The results are returned as a dictionary containing the superposed structures, the RMSD, ivalue and coverage, the alignment, the transformation matrix, the translation vector as well as the quarternion matrix. The dictionary looks like this:

{
    "superposed": superposed_models,
    "scores": {"rmsd": rmsd, "score": ivalue, "coverage": coverage},
    "metadata": {"alignment": alignment, "rotation": rotation, "translation": translation, "quarternion": quarternion},
}

In addition you can compute the ivalue of a already computed alignment. This looks like:

[5]:
alignment = results["metadata"]["alignment"]
results_ivalue = mmligner.ivalue([structure1, structure2], alignment)

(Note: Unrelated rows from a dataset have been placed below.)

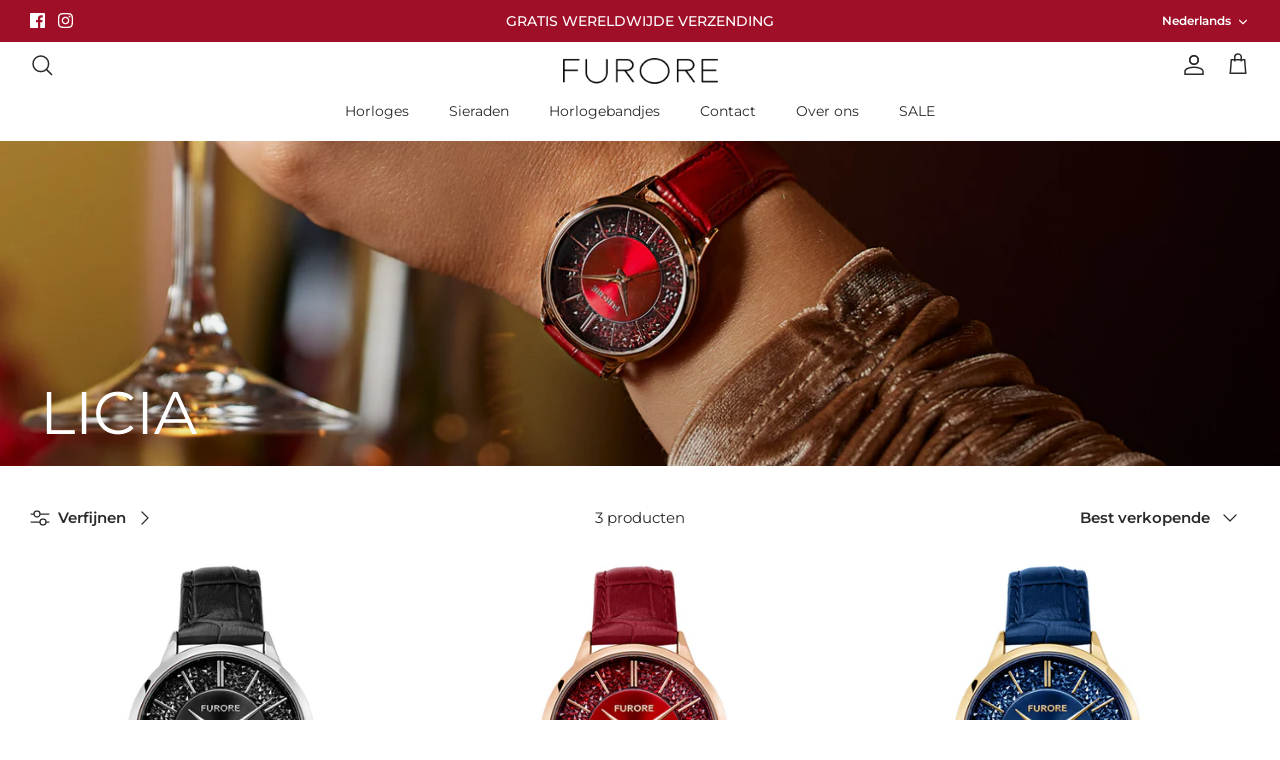

--- FILE ---
content_type: text/css
request_url: https://www.furorewatches.com/cdn/shop/t/19/assets/custom.css?v=84815191942799306511708688546
body_size: 45
content:
#NavigationTier2-1-mobMobileNav .navigation__tier-2 .navigation__item:nth-child(2) .navigation__tier-3:nth-child(1) .navigation__item:nth-child(-n+3) .navigation__link:before{display:inline-block;color:#2b2a2a;background-color:#ebe1d9;padding:1px 5px;margin-right:5px;font-weight:500;content:"NEW "}#shopify-section-template--16000404848831__7b14bef5-2052-4adc-9361-ae11b462fc2a .fully-padded-row--small{padding-top:40px}#shopify-section-template--16000404848831__7b14bef5-2052-4adc-9361-ae11b462fc2a .use-alt-bg{position:relative;max-height:150px;width:100%}#shopify-section-template--16000404848831__7b14bef5-2052-4adc-9361-ae11b462fc2a .use-alt-bg:before{content:"";display:block;position:absolute;border-radius:100% 50%;width:70%;height:80px;background-color:#fff;right:-10%;bottom:-30px}#shopify-section-template--16000404848831__7b14bef5-2052-4adc-9361-ae11b462fc2a .use-alt-bg:after{content:"";display:block;position:absolute;border-radius:100% 50%;width:60%;height:70px;background-color:#fff;left:-10%;bottom:-20px}.product-info-block svg{color:#9f1028}.button{font-weight:500}.product-label--stock{display:none!important}.usp-block .text-box{padding:0 17px 10px}.page-header--padded-large .overlay-text{padding-top:260px;padding-bottom:0}.page-header--padded-large .overlay-text__title.super-large-text{text-align:left;padding-left:20px}.page-section-spacing .page-header .breadcrumbs{margin-top:10px}@media only screen and (max-width: 768px){.mobile-navigation-drawer{background:#000 url(/cdn/shop/files/furore-mobile-menu-bg.jpg?v=1678279132) no-repeat;background-size:cover;background-position:center left}.mobile-navigation-drawer:before{position:absolute;left:0;right:0;top:0;bottom:0;content:" ";background:#00000080;z-index:-1}.navigation .navigation__tier-1,.navigation .navigation__tier-2-container{background:transparent}.mobile-navigation-drawer,.navigation{color:#fff}.section-signup .strongly-padded-row{padding-top:40px!important;padding-bottom:40px!important}.gallery--grid-3 .gallery__row{display:flex;flex-wrap:wrap}.gallery--grid-3 .gallery__item-1{flex:1 1 40%!important}.gallery--grid-3 .gallery__item-2{flex:1 1 60%!important}.gallery--grid-3 .gallery__item-3{flex:1 1 100%!important}.menu-promotion__text{display:none}.page-header--padded-large .overlay-text{padding-top:160px}.page-header--padded-large .overlay-text__title.super-large-text{padding-left:0}}@media only screen and (min-width: 769px){.section-footer__row__col:nth-child(1){margin-left:4%}.section-footer__row__col:nth-child(3){margin-right:9%}.menu-promotion{margin-top:30px}.desktop-only #NavigationTier2-1 .navigation__item:nth-child(1) .navigation__column-title{opacity:0}.desktop-only #NavigationTier2-1 .navigation__tier-3 .navigation__item:nth-child(1){display:block!important}.pageheader .logo{padding:10px 0 0}.navigation .navigation__tier-1>.navigation__item>.navigation__link{padding-top:10px}}.section-announcement-bar{position:fixed;z-index:5000;top:0;width:100%}.section-header{top:41px}
/*# sourceMappingURL=/cdn/shop/t/19/assets/custom.css.map?v=84815191942799306511708688546 */


--- FILE ---
content_type: text/plain
request_url: https://www.google-analytics.com/j/collect?v=1&_v=j102&a=1752395480&t=pageview&_s=1&dl=https%3A%2F%2Fwww.furorewatches.com%2Fnl%2Fcollections%2Flicia-35-mm&ul=e%5BREDACTED%20EMAIL%5Dx&dt=Licia%20%E2%80%93%20Furore%20Watches&sr=1280x720&vp=1280x720&_u=YEBAAEABAAAAACAEK~&jid=1755607039&gjid=1737865934&cid=250380005.1766382054&tid=UA-125989060-1&_gid=168651009.1766382054&_r=1&_slc=1&gtm=45He5ca1n81TBC6FLFza200&gcd=13l3l3l3l1l1&dma=0&tag_exp=103116026~103200004~104527906~104528500~104684208~104684211~105391253~115583767~115938465~115938469~116184927~116184929~116251938~116251940&z=551697573
body_size: -452
content:
2,cG-QL18Z4Z60P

print("i-value for this alignment is", results_ivalue["scores"]["score"])
/home/jaime/.conda/envs/structuralalignment/lib/python3.8/site-packages/MDAnalysis/coordinates/PDB.py:914: UserWarning: Found no information for attr: 'tempfactors' Using default value of '0.0'
  warnings.warn("Found no information for attr: '{}'"
i-value for this alignment is 20323.5

Because ivalue only scores an already computed alignment, only the scores are returned. The dictionary looks like this:

{
    "scores": {"rmsd": rmsd, "score": ivalue, "coverage": coverage},
}

Analysis

Lets look at the computed alignment!

If you have trouble with NGLview, follow this troubleshooting guide.

[6]:
import nglview as nv

view = nv.show_mdanalysis(results["superposed"][0].atoms)
view.add_component(results["superposed"][1].atoms)

view

As expected the structures are a pretty good match.

Report

Using MMLigner we get an alignment with a RMSD of 1.244Å. The alignment covers 303 of the 306 residues. The results show how closly related the two viruses are and may provide a opportunity to transfer research approaches from the development of anti-SARS drugs targeting the main protease of SARS-Cov to drugs targeting the the main protease of SARS-Cov 2.